Web image data with captions:
- - - -
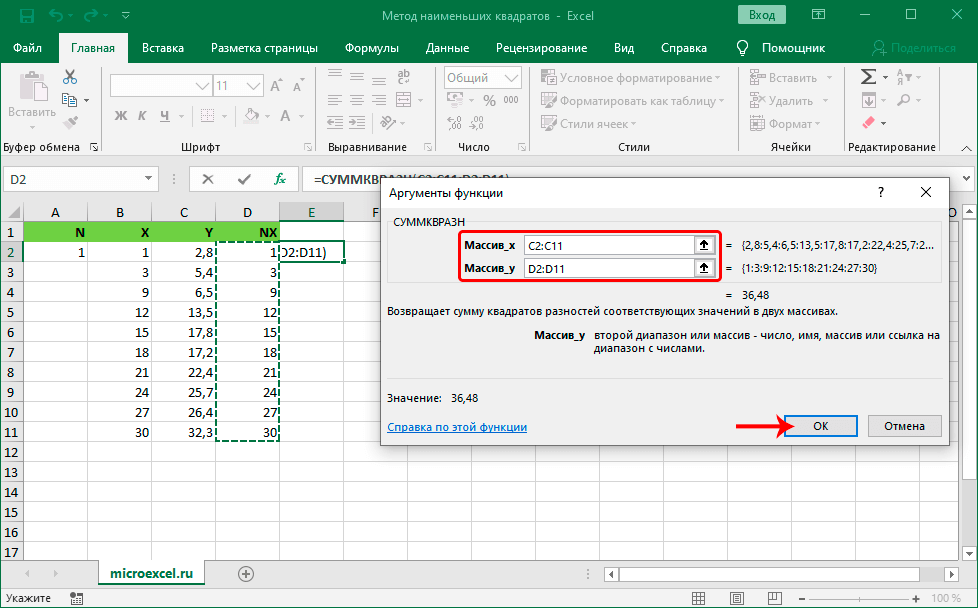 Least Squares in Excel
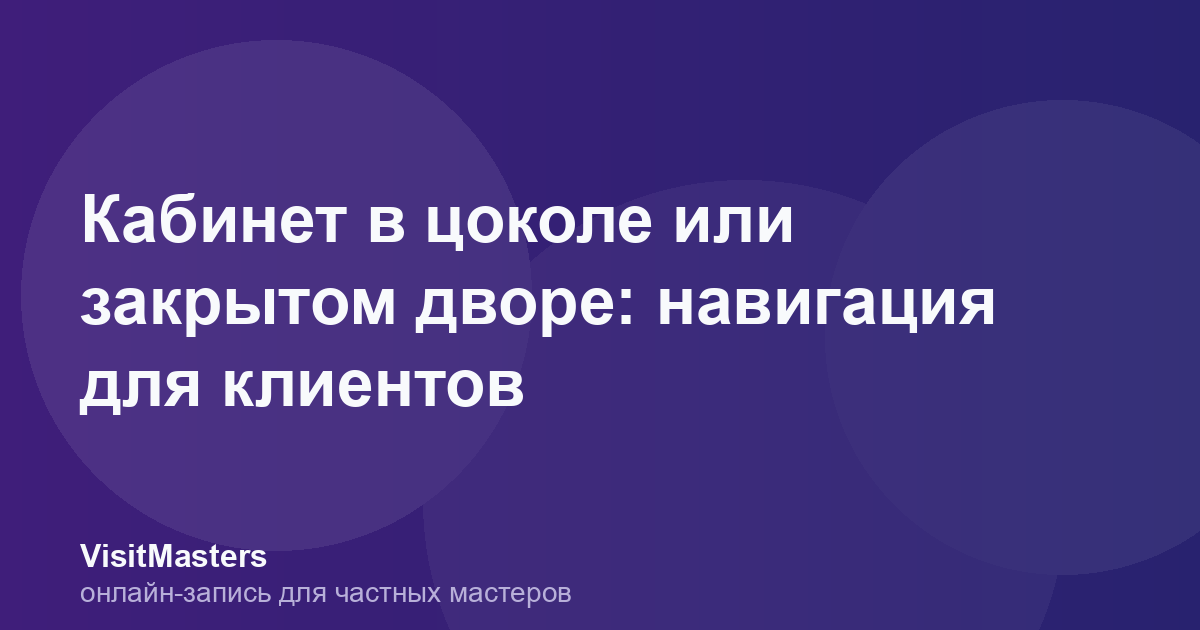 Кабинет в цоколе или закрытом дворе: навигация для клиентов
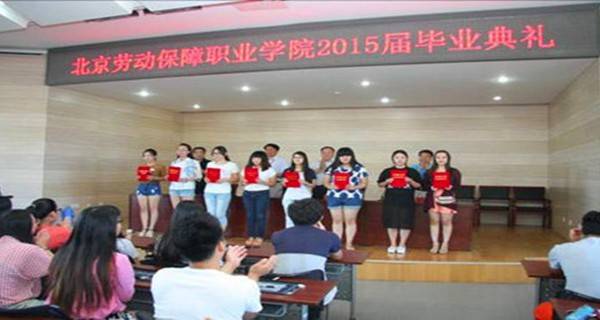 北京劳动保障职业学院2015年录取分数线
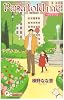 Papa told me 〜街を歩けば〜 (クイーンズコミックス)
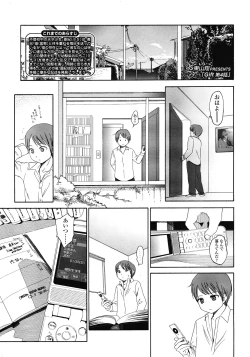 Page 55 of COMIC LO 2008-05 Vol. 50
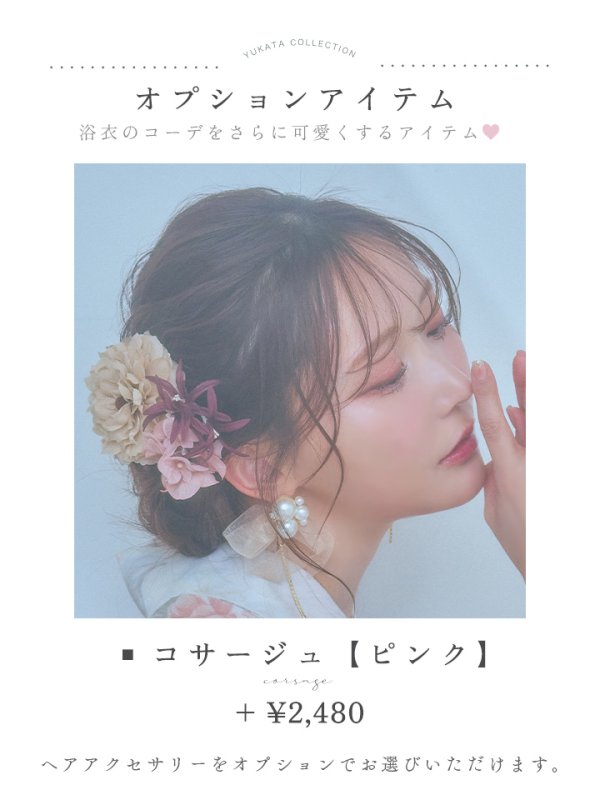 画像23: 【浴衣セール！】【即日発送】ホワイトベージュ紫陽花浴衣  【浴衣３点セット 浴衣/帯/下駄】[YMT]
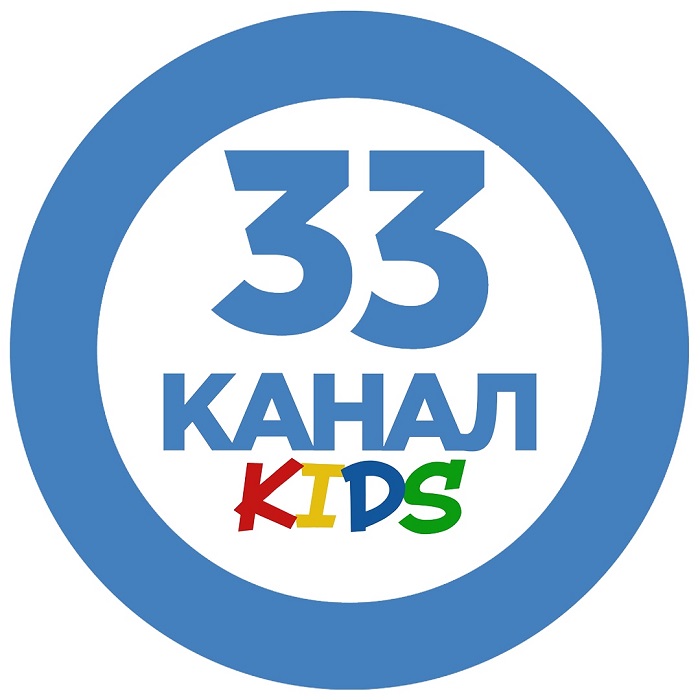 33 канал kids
- - - -
ACTIVITY: Render the lines above as a numbered list, omitting any blank lines. Keep the pictures out of your answer.

TASK ANSWER:
1.  Least Squares in Excel
2.  Кабинет в цоколе или закрытом дворе: навигация для клиентов
3.  北京劳动保障职业学院2015年录取分数线
4.  Papa told me 〜街を歩けば〜 (クイーンズコミックス)
5.  Page 55 of COMIC LO 2008-05 Vol. 50
6.  画像23: 【浴衣セール！】【即日発送】ホワイトベージュ紫陽花浴衣  【浴衣３点セット 浴衣/帯/下駄】[YMT]
7.  33 канал kids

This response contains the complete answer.